Oltre a far chiarezza, il sindaco dovrà fornire delle risposte anche in merito alle ripetute richieste di trasparenza nella gestione e nella programmazione del settore economico-finanziario.
Sul tavolo anche la discussione concernente gli assessori dimissionari. Dopo le dimissioni del vice sindaco Salvatore De Vitis e di Cosimo Caputo, il PD manifesterà la ferma intenzione di confermare i suoi uomini nell'esecutivo.
Io SUD è probabile che al sindaco manifesti analoghe richieste. Al momento a Vaglio restano solo due possibilità: ricompattare o andare al voto.
Sostituire 10 consiglieri (tra Pd e Io Sud) è però cosa ardua.

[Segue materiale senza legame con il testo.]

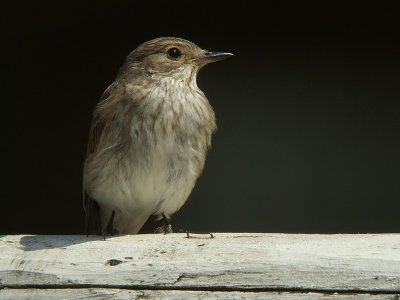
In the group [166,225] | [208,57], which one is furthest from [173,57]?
[166,225]

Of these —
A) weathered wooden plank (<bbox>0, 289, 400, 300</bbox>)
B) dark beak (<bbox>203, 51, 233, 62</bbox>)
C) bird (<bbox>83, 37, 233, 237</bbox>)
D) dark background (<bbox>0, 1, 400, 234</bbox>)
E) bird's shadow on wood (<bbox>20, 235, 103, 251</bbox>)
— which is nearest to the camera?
weathered wooden plank (<bbox>0, 289, 400, 300</bbox>)

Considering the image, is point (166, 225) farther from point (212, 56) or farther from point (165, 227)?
point (212, 56)

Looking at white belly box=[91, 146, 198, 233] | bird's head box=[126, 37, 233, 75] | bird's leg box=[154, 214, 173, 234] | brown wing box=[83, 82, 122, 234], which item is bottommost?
bird's leg box=[154, 214, 173, 234]

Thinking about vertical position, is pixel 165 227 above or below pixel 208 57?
below

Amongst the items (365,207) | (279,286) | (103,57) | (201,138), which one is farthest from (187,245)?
(103,57)

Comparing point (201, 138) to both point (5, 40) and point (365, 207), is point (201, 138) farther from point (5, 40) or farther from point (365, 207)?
point (5, 40)

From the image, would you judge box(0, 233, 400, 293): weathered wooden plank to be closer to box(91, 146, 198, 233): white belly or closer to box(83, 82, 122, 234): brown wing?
box(91, 146, 198, 233): white belly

Di andarsene a casa anzitempo però Vaglio ... neanche a parlarne.
D'altronde è a fine mandato, e il suo futuro politico è tutt'altro che roseo. Ecco perché dopo un accordo (quello con Dell'Anna) che ha fatto gridare allo scandalo – il nostro avrebbe cercato di cambiare la sua maggioranza accordandosi anche con i consiglieri dell'ex Udc, ma è andato a sbattere contro un muro.
Ed ecco perchè adesso farà quasi sicuramente il passo del gambero. E d'altronde: in quanti hanno creduto che all'origine della crisi vi fosse un vero e proprio ricatto al quale il nostro non poteva sottomettersi?
Qualche tempo fa in consiglio parlò addirittura di pericolo per la democrazia, salvo scordarsi di chiarire a cosa alludesse.
Inoltre, sia il Pd che Io Sud hanno rigettato la paternità della crisi e hanno ribadito le loro richieste: trasparenza nella gestione e nella programmazione delle risorse finanziarie. E' solo questo il nodo della crisi.
Lo stesso assessore Gustavo Petolicchio, che del bilancio si è occupato per anni con grande professionalità e senso di responsabilità, è stato chiaro in proposito: la delega al bilancio è stata proposta al gruppo di IO SUD che, che ha risposto positivamente, e si è messo a completa disposizione della coalizione per il bene della comunità, atteso che come è noto, negli ultimi tempi, sembrava che le risorse finanziarie, nonostante lo sventolato tesoretto, parevano ora diradarsi, ora riapparire, finendo per essere oramai appannaggio di pochi eletti.
Poi Vaglio ha fatto, evidentemente, dietro-front. Da lì l'impasse. E il black out istituzionale.
"Il vero è unico problema della città di Nardò – ha affermato laconico il consigliere provinciale Mino Frasca - è Antonio Vaglio”.